614. In addition, an emergency light is installed in the important passageways and workplaces far away from the main power plant.

U. Occupational Health

1. Analysis of Harmful Occupational Factors

615. Dust. Dust is generated during loading and unloading, delivery, storage and preparation process of coal, limestone and ash, which makes negative impacts on workers and pollutes the environment. The systems which are easy to produce dust include coal handling system, ash disposal system and desulphurization limestone powder’s unload and deliver system.

616. Dust is generated during coal handling relating to coal unloading devices, delivery and transport links, scuttle’s coaling, and coal bunker room adhesive layer. Dust is generated during ash disposal relating to precipitator dust bucket export, discharge port of the dry ash-gallery. 617. Noise and Vibration. Noise and vibration are generated by rotation equipment, such as the coal breaker, steam turbine, blast engine and draft fan. In addition, noise is produced in places relating to boiler ignition exhaust steam, exhaust steam of the exit, feed pump and water circulating pump.
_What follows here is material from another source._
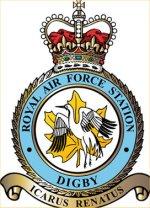 Insigne de station – John Gillespie Magee Jr n'était qu'un des nombreux membres des Forces canadiennes ayant servi à Digby. Le premier des escadrons canadiens, l'escadron no 402, est arrivé ici en décembre 1940, marquant ainsi le début d'un partenariat entre la Royal Air Force et l'Aviation royale du Canada qui dure depuis ce temps. La station est devenue le RCAF Digby en septembre 1942 et l'est demeurée jusqu'à la fin de la guerre (d'où l'inclusion d'une feuille d'érable dans l'insigne de notre station). Pas moins de 13 escadrons de l'ARC manoeuvrent à partir de Digby et de ses stations-satellites, faisant voler leurs avions de chasse jour et nuit.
618. The vibration-producing areas include foundation and steam pipes of the steam turbine generator units.

619. High Temperature and Humidity. High temperature places relate to main power plant chiefly, damp-prone places (underground facilities of the coal handling system chiefly), as well as unloading coal grooves and underground forwarding station

620. Chemical Factors Chemical water treatment system produces poisonous and harmful gas during operation in the power plant; SF6 gas and fire resistant oil and other substances could make negative impacts on operator’s health.

621. Places which are easy to produce noxious gas include acid and alkali meter rooms, dosing rooms and liquid ammonia areas.

2. Occupational Health Prevention Measures

Dust Prevention

The coal handling system’s forwarding station, coal breaker rooms and bunker bay blanking points are all equipped with ash handling equipments, whose electric accessory enclosure grade of protection is IP54, and set ventilate devices.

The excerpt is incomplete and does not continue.